> _Short exercise_:
Copy each of the records below word for word, leaving nothing out.

> _Records provided_:
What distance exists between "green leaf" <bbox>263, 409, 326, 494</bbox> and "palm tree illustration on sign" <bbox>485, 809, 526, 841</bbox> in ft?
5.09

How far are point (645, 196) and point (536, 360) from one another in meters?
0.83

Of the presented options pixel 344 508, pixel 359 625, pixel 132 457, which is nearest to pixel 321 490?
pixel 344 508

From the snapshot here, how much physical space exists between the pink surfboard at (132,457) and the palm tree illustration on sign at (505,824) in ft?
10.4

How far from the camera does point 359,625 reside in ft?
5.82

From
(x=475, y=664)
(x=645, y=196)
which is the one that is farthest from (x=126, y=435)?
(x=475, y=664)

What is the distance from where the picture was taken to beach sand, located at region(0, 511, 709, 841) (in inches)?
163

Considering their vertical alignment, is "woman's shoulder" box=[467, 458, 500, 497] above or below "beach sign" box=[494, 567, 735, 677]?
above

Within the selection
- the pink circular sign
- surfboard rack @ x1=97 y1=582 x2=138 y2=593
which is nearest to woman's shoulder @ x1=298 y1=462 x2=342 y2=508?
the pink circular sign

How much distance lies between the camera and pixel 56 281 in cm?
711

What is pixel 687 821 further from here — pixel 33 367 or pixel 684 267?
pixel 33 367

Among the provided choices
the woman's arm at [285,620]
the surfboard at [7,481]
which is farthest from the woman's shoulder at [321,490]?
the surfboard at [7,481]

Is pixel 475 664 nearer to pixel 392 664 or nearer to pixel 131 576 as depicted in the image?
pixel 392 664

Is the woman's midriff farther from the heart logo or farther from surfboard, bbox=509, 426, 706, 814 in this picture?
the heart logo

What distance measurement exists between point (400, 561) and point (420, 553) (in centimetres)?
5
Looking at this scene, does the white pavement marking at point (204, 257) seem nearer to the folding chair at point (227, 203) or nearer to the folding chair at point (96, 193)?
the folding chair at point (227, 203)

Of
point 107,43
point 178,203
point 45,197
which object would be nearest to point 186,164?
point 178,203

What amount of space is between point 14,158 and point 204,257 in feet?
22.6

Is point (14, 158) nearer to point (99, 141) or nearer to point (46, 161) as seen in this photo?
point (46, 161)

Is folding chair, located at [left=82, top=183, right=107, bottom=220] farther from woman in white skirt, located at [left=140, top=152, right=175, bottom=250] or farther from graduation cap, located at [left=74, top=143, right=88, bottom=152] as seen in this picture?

> _Complete answer_:
What distance exists between "green leaf" <bbox>263, 409, 326, 494</bbox> and "palm tree illustration on sign" <bbox>485, 809, 526, 841</bbox> in ft?
5.09

How far are point (645, 196) and point (536, 360) from one another in meters?
0.83

Of the presented options pixel 344 508, pixel 359 625, pixel 132 457, which is nearest to pixel 321 490?
pixel 344 508

From the snapshot here, how much physical space exists between the pink surfboard at (132,457) and the palm tree illustration on sign at (505,824) in ft?
10.4

How far from the camera does point 359,625 reside in ft?
5.82

From
(x=475, y=664)
(x=645, y=196)
which is the one that is farthest from (x=126, y=435)?
(x=475, y=664)

What is the distance from where the picture was taken to beach sand, located at region(0, 511, 709, 841) (in inches)?
163

Considering their vertical alignment, is "woman's shoulder" box=[467, 458, 500, 497] above or below "beach sign" box=[494, 567, 735, 677]?
above

Within the selection
- the pink circular sign
- surfboard rack @ x1=97 y1=582 x2=138 y2=593
which is nearest to woman's shoulder @ x1=298 y1=462 x2=342 y2=508?
the pink circular sign

How much distance lies between the camera and pixel 56 281 in cm?
711

What is pixel 687 821 further from here — pixel 33 367 or pixel 684 267?
pixel 33 367

Among the provided choices
the woman's arm at [285,620]
the surfboard at [7,481]
which is farthest from the woman's shoulder at [321,490]?
the surfboard at [7,481]

Is pixel 475 664 nearer to pixel 392 664 or nearer to pixel 131 576 as depicted in the image?
pixel 392 664

Is the woman's midriff farther from the heart logo or farther from surfboard, bbox=509, 426, 706, 814 in this picture?
the heart logo

What distance measurement exists between point (400, 561) and point (420, 553) (in centimetres)?
5
Looking at this scene, does the white pavement marking at point (204, 257) seem nearer to the folding chair at point (227, 203) or nearer to the folding chair at point (96, 193)?
the folding chair at point (227, 203)

Of
point 107,43
point 178,203
point 45,197
which object would be nearest to point 186,164?
point 178,203

What amount of space is between point 14,158 and point 204,257 in feet?
22.6

Is point (14, 158) nearer to point (99, 141) or nearer to point (46, 161) as seen in this photo?
point (46, 161)

Is folding chair, located at [left=82, top=183, right=107, bottom=220] farther from woman in white skirt, located at [left=140, top=152, right=175, bottom=250] or farther from graduation cap, located at [left=74, top=143, right=88, bottom=152] as seen in this picture?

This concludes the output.